Exercise brief:
Answer with only the number of lines below where "common" appears.

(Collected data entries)

=== Section Start ===

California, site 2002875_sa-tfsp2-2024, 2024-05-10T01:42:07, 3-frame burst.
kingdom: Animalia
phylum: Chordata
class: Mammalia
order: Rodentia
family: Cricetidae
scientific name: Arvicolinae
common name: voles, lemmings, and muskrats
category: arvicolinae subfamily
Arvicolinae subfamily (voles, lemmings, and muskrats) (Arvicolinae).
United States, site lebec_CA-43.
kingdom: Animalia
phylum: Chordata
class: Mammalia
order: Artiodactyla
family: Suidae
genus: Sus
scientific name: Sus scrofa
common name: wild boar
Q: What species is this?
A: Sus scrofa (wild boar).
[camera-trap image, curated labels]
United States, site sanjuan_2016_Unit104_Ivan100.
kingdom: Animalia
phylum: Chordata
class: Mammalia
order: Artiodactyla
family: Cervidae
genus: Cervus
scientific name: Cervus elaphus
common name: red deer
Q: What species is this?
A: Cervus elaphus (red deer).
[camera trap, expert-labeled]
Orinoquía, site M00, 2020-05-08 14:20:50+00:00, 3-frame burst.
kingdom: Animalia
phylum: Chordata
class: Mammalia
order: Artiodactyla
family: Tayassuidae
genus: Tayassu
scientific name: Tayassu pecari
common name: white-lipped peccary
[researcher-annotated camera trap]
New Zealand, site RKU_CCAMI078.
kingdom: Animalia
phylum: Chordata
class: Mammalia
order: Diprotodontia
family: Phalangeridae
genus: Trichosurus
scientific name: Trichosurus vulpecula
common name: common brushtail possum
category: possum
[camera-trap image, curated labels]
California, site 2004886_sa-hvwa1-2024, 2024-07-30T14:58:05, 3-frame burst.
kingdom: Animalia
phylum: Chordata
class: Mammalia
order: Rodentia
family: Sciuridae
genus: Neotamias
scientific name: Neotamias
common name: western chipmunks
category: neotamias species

=== Section End ===

Problem solution:
6